**Task brief:** Find each line below that contains the word "white", and copy those lines out.

**Rows of spatial question data:**
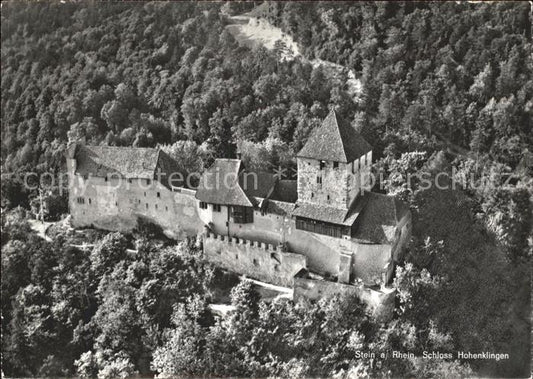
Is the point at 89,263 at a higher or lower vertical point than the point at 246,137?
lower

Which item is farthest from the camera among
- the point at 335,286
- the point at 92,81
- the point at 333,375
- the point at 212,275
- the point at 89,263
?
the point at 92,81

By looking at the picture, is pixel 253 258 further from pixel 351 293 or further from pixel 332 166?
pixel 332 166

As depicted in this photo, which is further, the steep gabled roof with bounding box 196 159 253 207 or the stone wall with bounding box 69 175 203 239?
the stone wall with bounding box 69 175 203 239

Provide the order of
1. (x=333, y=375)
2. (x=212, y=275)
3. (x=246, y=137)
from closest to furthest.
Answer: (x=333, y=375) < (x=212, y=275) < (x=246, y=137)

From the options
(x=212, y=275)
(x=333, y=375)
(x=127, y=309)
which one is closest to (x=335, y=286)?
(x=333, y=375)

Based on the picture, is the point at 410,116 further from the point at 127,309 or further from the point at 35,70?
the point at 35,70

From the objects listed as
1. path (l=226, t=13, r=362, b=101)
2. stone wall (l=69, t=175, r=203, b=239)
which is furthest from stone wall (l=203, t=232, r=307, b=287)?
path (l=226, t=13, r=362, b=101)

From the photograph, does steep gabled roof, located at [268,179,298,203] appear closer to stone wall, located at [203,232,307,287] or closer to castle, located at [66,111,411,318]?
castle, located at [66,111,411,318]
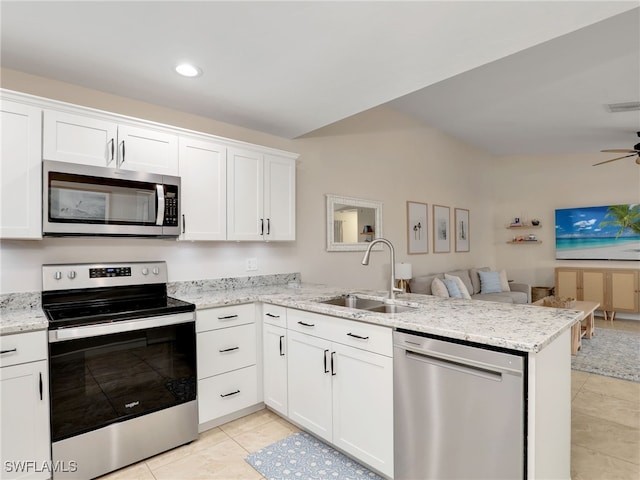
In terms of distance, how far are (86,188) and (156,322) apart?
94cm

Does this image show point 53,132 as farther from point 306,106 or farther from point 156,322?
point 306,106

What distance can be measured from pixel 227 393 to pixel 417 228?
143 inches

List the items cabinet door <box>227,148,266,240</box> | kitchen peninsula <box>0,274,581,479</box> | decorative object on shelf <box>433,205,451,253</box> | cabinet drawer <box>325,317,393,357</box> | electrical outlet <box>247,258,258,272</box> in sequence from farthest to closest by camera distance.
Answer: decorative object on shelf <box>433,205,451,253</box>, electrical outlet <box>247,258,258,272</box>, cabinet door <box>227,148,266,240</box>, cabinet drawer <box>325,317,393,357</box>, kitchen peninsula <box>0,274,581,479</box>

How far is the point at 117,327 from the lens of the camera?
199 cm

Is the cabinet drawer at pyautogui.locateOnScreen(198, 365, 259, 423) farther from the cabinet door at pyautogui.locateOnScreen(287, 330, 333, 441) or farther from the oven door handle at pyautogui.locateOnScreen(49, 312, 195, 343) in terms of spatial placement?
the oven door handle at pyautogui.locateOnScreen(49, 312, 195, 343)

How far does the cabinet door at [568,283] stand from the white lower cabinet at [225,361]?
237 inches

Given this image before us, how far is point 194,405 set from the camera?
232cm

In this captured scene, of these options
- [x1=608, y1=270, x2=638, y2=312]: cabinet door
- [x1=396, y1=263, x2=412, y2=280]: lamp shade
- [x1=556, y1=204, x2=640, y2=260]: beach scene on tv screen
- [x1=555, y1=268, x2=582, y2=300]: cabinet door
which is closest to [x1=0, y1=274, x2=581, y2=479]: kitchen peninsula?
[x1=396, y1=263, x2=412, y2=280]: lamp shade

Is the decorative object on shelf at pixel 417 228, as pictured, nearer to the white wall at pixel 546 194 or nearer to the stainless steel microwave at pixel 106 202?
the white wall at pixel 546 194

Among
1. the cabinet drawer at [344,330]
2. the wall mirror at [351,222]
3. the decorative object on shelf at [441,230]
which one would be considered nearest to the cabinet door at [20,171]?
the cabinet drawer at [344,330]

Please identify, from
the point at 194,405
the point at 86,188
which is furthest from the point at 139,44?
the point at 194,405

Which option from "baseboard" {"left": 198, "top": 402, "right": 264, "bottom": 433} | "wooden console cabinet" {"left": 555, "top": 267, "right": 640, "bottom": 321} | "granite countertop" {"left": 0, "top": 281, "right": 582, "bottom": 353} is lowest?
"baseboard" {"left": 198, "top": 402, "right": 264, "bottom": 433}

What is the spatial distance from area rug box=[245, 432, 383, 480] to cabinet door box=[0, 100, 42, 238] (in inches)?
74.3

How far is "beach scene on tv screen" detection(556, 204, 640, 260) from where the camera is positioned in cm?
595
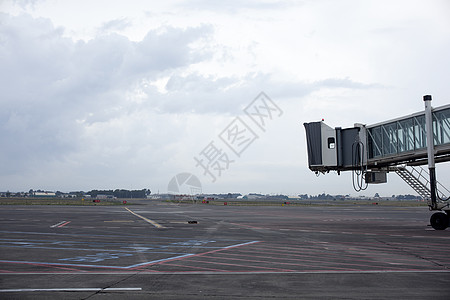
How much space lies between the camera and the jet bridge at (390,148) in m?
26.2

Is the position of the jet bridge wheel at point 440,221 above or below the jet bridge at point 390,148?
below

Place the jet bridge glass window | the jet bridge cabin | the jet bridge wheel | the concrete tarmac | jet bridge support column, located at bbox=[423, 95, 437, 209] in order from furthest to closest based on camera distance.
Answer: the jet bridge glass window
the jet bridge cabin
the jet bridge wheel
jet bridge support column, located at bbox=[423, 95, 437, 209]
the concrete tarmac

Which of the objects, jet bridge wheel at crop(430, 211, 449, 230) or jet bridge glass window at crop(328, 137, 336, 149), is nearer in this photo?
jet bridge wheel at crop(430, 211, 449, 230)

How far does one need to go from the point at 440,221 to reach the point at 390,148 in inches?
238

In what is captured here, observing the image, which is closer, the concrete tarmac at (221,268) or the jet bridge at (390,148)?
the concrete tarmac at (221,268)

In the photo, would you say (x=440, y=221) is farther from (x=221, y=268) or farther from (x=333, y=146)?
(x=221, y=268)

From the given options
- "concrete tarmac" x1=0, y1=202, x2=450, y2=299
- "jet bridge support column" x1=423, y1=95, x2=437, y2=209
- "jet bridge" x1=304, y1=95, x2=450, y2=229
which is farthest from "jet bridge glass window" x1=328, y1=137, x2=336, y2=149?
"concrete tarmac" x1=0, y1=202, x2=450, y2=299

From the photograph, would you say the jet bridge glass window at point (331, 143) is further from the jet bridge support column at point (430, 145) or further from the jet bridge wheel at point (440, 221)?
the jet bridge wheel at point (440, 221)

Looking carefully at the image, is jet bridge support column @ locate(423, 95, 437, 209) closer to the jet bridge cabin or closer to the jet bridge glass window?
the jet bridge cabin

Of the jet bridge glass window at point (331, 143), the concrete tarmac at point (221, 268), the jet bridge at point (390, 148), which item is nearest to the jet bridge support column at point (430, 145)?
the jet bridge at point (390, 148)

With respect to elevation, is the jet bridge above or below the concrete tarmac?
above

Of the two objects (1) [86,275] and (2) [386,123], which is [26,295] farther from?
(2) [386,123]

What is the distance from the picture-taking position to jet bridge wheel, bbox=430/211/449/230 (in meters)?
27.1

**Finished task:**
How far does the cabinet door at [568,283] stand from the white lower cabinet at [225,361]?
Is the decorative object on shelf at pixel 417 228, as pictured, nearer to the white wall at pixel 546 194 or nearer to the stainless steel microwave at pixel 106 202?
the white wall at pixel 546 194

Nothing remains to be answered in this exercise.